DATA EXTRACT ▸
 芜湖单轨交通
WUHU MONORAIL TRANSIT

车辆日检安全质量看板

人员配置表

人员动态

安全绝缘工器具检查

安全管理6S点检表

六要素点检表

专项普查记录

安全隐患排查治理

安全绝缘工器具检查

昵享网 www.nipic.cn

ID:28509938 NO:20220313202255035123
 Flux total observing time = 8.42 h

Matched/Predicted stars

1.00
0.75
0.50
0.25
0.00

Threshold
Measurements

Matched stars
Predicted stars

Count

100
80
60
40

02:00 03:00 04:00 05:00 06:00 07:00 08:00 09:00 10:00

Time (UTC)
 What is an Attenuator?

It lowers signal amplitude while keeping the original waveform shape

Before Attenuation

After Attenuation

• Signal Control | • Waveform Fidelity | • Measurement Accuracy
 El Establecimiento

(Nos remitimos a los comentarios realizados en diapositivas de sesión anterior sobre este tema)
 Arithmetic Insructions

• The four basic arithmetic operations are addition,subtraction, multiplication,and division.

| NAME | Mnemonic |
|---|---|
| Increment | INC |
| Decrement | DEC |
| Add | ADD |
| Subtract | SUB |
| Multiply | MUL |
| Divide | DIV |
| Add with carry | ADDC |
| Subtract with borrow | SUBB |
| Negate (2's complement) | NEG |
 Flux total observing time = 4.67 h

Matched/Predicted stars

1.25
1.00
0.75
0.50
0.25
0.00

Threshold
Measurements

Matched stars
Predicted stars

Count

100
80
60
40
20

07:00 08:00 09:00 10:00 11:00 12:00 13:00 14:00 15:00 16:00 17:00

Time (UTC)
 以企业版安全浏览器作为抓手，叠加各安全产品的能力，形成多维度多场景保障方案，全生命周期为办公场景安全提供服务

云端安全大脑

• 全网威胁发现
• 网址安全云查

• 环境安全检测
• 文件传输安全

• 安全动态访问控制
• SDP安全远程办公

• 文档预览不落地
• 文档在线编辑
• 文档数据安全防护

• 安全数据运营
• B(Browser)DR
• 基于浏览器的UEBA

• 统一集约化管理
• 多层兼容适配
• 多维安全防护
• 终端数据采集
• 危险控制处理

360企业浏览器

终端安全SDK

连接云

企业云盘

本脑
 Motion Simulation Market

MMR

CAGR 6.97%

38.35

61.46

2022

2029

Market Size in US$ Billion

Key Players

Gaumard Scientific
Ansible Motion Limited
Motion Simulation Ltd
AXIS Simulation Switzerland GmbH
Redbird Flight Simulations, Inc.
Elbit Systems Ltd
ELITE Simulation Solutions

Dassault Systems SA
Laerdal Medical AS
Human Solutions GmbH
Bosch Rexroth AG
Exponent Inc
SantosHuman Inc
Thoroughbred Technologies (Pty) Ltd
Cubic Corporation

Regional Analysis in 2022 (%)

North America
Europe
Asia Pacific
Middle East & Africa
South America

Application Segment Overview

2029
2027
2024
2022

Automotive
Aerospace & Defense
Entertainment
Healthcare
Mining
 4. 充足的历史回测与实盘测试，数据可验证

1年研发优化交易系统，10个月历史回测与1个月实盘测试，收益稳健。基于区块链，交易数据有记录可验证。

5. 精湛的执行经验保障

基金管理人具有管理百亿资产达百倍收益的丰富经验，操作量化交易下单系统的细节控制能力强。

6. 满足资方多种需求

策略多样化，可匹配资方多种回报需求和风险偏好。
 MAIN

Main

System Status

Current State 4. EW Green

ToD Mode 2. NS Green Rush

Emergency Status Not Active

DIRECTIONS FOR THIS TASK ▸ Every entry must be quoted exactly as it appears above.

TASK RESULT ▸
 芜湖单轨交通
WUHU MONORAIL TRANSIT

车辆日检安全质量看板

人员配置表

人员动态

安全绝缘工器具检查

安全管理6S点检表

六要素点检表

专项普查记录

安全隐患排查治理

安全绝缘工器具检查

昵享网 www.nipic.cn

ID:28509938 NO:20220313202255035123
 Flux total observing time = 8.42 h

Matched/Predicted stars

1.00
0.75
0.50
0.25
0.00

Threshold
Measurements

Matched stars
Predicted stars

Count

100
80
60
40

02:00 03:00 04:00 05:00 06:00 07:00 08:00 09:00 10:00

Time (UTC)
 What is an Attenuator?

It lowers signal amplitude while keeping the original waveform shape

Before Attenuation

After Attenuation

• Signal Control | • Waveform Fidelity | • Measurement Accuracy
 El Establecimiento

(Nos remitimos a los comentarios realizados en diapositivas de sesión anterior sobre este tema)
 Arithmetic Insructions

• The four basic arithmetic operations are addition,subtraction, multiplication,and division.

| NAME | Mnemonic |
|---|---|
| Increment | INC |
| Decrement | DEC |
| Add | ADD |
| Subtract | SUB |
| Multiply | MUL |
| Divide | DIV |
| Add with carry | ADDC |
| Subtract with borrow | SUBB |
| Negate (2's complement) | NEG |
 Flux total observing time = 4.67 h

Matched/Predicted stars

1.25
1.00
0.75
0.50
0.25
0.00

Threshold
Measurements

Matched stars
Predicted stars

Count

100
80
60
40
20

07:00 08:00 09:00 10:00 11:00 12:00 13:00 14:00 15:00 16:00 17:00

Time (UTC)
 以企业版安全浏览器作为抓手，叠加各安全产品的能力，形成多维度多场景保障方案，全生命周期为办公场景安全提供服务

云端安全大脑

• 全网威胁发现
• 网址安全云查

• 环境安全检测
• 文件传输安全

• 安全动态访问控制
• SDP安全远程办公

• 文档预览不落地
• 文档在线编辑
• 文档数据安全防护

• 安全数据运营
• B(Browser)DR
• 基于浏览器的UEBA

• 统一集约化管理
• 多层兼容适配
• 多维安全防护
• 终端数据采集
• 危险控制处理

360企业浏览器

终端安全SDK

连接云

企业云盘

本脑
 Motion Simulation Market

MMR

CAGR 6.97%

38.35

61.46

2022

2029

Market Size in US$ Billion

Key Players

Gaumard Scientific
Ansible Motion Limited
Motion Simulation Ltd
AXIS Simulation Switzerland GmbH
Redbird Flight Simulations, Inc.
Elbit Systems Ltd
ELITE Simulation Solutions

Dassault Systems SA
Laerdal Medical AS
Human Solutions GmbH
Bosch Rexroth AG
Exponent Inc
SantosHuman Inc
Thoroughbred Technologies (Pty) Ltd
Cubic Corporation

Regional Analysis in 2022 (%)

North America
Europe
Asia Pacific
Middle East & Africa
South America

Application Segment Overview

2029
2027
2024
2022

Automotive
Aerospace & Defense
Entertainment
Healthcare
Mining
 4. 充足的历史回测与实盘测试，数据可验证

1年研发优化交易系统，10个月历史回测与1个月实盘测试，收益稳健。基于区块链，交易数据有记录可验证。

5. 精湛的执行经验保障

基金管理人具有管理百亿资产达百倍收益的丰富经验，操作量化交易下单系统的细节控制能力强。

6. 满足资方多种需求

策略多样化，可匹配资方多种回报需求和风险偏好。
 MAIN

Main

System Status

Current State 4. EW Green

ToD Mode 2. NS Green Rush

Emergency Status Not Active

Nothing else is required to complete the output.